→ EXERCISE DESCRIPTION
Select the lines of the records containing the word "Zealand" and list them.

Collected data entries
========

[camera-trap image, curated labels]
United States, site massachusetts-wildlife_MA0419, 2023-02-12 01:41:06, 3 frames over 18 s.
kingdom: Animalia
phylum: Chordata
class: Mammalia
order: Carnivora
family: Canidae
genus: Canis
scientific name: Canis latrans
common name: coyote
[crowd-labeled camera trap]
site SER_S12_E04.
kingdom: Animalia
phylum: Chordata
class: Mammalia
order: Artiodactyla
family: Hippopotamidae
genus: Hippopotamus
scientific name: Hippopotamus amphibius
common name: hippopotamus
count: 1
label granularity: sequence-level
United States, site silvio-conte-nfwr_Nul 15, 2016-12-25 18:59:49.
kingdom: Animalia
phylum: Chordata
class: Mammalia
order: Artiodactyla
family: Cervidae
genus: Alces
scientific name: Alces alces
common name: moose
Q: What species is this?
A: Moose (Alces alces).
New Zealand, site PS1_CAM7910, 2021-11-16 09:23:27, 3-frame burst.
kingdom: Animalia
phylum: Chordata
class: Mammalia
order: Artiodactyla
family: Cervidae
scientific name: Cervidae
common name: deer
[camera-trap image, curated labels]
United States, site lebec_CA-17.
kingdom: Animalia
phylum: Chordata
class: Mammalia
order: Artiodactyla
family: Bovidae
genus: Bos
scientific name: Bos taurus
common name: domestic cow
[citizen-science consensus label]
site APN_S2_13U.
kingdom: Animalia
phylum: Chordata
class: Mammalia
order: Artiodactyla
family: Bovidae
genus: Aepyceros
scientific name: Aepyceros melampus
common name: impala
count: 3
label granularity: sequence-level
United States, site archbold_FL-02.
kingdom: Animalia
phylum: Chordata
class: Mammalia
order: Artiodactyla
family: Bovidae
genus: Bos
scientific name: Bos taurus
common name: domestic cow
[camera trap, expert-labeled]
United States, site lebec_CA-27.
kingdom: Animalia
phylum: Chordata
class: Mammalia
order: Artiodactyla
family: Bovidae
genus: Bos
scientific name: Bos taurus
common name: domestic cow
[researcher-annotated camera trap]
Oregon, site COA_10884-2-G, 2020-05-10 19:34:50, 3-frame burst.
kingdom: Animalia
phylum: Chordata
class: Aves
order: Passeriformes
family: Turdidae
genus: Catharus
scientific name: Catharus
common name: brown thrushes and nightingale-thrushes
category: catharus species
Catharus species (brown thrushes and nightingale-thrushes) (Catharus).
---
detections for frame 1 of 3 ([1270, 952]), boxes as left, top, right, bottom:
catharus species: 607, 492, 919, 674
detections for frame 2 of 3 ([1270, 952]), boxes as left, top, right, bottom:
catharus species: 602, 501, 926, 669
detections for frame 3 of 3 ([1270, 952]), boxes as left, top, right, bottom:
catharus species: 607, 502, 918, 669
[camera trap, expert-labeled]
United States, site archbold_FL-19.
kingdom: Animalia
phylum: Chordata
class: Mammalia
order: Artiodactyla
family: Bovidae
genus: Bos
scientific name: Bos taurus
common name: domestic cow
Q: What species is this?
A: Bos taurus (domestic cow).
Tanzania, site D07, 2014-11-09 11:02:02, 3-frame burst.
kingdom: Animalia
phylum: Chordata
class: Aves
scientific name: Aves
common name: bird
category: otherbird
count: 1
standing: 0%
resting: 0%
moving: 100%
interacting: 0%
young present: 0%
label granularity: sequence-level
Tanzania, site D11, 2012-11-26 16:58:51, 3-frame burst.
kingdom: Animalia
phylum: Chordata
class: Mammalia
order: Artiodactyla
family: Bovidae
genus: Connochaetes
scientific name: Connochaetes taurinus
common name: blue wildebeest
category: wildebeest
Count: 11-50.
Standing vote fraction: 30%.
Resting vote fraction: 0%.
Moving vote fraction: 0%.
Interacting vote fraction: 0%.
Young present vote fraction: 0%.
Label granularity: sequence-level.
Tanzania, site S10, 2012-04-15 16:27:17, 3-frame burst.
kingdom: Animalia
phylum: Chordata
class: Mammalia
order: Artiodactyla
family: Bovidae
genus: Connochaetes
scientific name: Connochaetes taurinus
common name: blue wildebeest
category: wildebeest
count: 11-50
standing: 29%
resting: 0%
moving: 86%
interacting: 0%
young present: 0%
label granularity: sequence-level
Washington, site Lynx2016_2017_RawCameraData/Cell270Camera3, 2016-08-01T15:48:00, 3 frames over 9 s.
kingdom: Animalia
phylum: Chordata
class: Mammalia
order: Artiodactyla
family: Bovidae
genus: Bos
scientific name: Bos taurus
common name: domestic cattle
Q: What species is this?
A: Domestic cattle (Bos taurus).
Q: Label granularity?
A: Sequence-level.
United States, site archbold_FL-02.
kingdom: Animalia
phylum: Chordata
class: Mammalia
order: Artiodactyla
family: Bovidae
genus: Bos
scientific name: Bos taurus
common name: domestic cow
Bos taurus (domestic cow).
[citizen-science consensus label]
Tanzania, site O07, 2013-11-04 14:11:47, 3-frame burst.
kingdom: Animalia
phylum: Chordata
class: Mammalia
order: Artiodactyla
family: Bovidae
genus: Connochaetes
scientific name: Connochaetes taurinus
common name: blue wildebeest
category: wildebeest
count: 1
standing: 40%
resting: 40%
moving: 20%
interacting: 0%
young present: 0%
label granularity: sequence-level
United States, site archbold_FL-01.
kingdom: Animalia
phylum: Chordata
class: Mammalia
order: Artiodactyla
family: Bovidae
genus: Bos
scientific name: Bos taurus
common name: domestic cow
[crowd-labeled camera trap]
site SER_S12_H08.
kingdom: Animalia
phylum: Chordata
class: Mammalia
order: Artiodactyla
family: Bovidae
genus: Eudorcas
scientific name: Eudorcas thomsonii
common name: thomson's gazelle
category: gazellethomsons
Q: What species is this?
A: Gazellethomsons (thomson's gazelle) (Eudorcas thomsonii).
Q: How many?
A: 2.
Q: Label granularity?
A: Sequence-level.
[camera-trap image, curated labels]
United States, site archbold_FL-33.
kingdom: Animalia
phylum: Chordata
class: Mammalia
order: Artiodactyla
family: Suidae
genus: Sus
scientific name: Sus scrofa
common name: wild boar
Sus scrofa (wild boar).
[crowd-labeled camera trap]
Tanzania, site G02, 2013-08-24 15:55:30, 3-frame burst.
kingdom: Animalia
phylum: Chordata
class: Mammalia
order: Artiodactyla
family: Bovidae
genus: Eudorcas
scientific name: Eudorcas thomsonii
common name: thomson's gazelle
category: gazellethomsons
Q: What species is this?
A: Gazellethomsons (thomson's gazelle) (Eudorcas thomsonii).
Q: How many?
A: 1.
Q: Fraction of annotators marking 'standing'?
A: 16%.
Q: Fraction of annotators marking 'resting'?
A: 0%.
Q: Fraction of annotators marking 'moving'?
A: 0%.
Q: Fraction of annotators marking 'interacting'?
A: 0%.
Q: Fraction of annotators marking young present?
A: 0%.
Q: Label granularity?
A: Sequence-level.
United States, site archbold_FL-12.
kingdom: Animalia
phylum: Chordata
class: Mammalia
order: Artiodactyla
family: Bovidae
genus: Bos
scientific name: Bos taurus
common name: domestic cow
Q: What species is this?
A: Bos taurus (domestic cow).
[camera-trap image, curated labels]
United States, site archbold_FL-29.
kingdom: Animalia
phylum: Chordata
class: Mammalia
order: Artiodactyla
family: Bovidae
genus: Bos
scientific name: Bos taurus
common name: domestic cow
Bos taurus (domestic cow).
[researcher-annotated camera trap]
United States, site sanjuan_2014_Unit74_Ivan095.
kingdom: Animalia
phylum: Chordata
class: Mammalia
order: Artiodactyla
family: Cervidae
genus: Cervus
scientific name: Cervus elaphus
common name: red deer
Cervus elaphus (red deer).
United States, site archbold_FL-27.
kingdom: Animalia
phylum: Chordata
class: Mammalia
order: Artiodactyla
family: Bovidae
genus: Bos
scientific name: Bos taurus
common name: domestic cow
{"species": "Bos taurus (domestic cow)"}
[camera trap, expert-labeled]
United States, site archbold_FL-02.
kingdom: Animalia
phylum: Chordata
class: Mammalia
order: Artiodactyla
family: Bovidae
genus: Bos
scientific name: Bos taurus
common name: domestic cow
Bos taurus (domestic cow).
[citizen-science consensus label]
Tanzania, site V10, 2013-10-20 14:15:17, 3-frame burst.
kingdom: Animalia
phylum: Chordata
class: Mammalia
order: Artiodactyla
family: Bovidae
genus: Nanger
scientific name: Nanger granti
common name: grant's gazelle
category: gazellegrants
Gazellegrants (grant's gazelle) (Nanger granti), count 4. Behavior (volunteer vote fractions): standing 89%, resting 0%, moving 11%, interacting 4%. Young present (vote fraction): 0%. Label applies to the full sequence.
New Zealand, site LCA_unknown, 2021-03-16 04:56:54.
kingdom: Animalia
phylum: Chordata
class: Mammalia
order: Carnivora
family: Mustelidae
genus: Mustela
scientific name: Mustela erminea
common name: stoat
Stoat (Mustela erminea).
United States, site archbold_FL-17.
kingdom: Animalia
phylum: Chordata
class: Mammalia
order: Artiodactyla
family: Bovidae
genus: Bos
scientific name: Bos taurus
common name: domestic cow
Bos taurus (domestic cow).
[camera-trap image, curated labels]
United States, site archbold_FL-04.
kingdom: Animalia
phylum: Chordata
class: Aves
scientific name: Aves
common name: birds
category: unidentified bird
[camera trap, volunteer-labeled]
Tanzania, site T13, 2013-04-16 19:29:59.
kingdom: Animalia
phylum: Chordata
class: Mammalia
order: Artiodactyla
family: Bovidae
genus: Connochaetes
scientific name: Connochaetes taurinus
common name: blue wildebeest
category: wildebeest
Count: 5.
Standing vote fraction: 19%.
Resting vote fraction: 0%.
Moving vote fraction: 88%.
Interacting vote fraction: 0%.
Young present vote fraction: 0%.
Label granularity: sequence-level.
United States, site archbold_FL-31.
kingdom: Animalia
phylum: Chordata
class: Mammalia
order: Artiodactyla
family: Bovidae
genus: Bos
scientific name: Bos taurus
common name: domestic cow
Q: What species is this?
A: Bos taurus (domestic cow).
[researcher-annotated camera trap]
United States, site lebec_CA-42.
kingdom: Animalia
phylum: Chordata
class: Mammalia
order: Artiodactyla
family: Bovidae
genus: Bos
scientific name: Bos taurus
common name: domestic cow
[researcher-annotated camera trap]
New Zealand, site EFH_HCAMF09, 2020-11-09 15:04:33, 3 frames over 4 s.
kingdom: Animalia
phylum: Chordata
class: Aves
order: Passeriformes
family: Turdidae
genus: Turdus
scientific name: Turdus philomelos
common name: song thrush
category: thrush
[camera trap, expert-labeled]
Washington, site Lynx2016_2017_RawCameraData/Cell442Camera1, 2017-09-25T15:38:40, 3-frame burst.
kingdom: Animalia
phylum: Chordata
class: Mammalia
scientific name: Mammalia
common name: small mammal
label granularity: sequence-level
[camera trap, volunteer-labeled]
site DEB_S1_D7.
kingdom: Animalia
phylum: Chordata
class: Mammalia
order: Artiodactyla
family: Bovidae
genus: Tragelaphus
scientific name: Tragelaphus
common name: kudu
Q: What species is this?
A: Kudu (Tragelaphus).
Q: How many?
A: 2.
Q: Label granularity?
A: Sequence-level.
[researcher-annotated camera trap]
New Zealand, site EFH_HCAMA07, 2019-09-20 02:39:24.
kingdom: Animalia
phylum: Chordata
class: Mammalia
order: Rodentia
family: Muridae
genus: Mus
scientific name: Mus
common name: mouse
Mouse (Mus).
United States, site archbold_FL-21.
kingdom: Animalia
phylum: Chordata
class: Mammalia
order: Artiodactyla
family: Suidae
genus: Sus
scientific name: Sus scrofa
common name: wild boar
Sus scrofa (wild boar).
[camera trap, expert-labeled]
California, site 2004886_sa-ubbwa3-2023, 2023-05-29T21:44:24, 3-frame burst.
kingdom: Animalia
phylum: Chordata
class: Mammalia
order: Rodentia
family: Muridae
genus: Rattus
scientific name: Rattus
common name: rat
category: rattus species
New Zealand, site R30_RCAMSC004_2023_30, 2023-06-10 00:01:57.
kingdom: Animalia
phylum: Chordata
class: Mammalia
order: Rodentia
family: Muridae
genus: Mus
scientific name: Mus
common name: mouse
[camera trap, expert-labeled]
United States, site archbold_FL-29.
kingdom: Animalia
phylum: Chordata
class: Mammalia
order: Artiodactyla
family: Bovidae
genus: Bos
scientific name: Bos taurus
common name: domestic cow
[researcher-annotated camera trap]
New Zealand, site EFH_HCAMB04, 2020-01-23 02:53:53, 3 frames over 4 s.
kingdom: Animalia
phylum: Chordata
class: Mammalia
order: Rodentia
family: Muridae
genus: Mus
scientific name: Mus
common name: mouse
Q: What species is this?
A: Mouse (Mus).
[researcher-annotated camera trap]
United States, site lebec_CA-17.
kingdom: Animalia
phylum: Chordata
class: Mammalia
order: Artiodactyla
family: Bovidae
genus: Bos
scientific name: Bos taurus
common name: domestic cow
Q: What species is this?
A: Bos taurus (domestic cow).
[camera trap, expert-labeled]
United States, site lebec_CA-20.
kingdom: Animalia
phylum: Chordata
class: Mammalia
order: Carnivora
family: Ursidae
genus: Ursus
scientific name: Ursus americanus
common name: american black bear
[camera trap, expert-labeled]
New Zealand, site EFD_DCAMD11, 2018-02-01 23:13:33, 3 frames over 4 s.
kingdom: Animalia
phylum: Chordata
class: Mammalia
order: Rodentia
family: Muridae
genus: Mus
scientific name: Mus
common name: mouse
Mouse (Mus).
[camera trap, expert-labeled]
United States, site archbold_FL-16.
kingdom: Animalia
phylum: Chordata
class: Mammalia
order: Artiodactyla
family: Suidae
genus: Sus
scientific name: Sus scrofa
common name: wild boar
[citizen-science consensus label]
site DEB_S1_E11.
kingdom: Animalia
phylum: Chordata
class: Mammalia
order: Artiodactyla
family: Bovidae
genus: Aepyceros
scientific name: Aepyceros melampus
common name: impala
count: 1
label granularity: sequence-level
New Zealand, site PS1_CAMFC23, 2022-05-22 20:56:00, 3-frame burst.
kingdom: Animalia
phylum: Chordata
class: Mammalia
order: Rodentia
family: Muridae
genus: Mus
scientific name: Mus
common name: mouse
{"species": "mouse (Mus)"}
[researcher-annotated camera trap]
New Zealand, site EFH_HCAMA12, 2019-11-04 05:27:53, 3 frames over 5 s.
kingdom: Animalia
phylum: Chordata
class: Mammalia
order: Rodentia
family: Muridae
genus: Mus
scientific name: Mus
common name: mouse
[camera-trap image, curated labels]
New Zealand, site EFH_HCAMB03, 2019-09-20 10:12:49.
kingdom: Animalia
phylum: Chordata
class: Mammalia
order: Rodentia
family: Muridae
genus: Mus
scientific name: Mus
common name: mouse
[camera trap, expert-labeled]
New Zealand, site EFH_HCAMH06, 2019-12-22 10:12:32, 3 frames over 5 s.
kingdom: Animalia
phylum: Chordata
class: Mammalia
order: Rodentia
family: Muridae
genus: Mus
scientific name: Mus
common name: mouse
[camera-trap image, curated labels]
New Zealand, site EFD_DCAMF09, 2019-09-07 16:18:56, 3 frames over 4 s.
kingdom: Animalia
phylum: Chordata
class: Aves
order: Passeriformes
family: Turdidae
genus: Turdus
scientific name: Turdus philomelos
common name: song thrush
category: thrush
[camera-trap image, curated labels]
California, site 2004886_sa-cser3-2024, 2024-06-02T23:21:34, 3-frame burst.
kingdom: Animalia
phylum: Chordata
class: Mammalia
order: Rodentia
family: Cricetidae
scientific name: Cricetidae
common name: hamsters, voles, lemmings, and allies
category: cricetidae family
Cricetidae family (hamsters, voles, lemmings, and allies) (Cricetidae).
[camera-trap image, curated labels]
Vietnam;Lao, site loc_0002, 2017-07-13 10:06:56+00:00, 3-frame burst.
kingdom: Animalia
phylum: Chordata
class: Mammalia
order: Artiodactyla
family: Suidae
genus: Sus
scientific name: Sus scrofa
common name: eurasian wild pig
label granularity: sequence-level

========

→ REPLY
New Zealand, site PS1_CAM7910, 2021-11-16 09:23:27, 3-frame burst.
New Zealand, site LCA_unknown, 2021-03-16 04:56:54.
New Zealand, site EFH_HCAMF09, 2020-11-09 15:04:33, 3 frames over 4 s.
New Zealand, site EFH_HCAMA07, 2019-09-20 02:39:24.
New Zealand, site R30_RCAMSC004_2023_30, 2023-06-10 00:01:57.
New Zealand, site EFH_HCAMB04, 2020-01-23 02:53:53, 3 frames over 4 s.
New Zealand, site EFD_DCAMD11, 2018-02-01 23:13:33, 3 frames over 4 s.
New Zealand, site PS1_CAMFC23, 2022-05-22 20:56:00, 3-frame burst.
New Zealand, site EFH_HCAMA12, 2019-11-04 05:27:53, 3 frames over 5 s.
New Zealand, site EFH_HCAMB03, 2019-09-20 10:12:49.
New Zealand, site EFH_HCAMH06, 2019-12-22 10:12:32, 3 frames over 5 s.
New Zealand, site EFD_DCAMF09, 2019-09-07 16:18:56, 3 frames over 4 s.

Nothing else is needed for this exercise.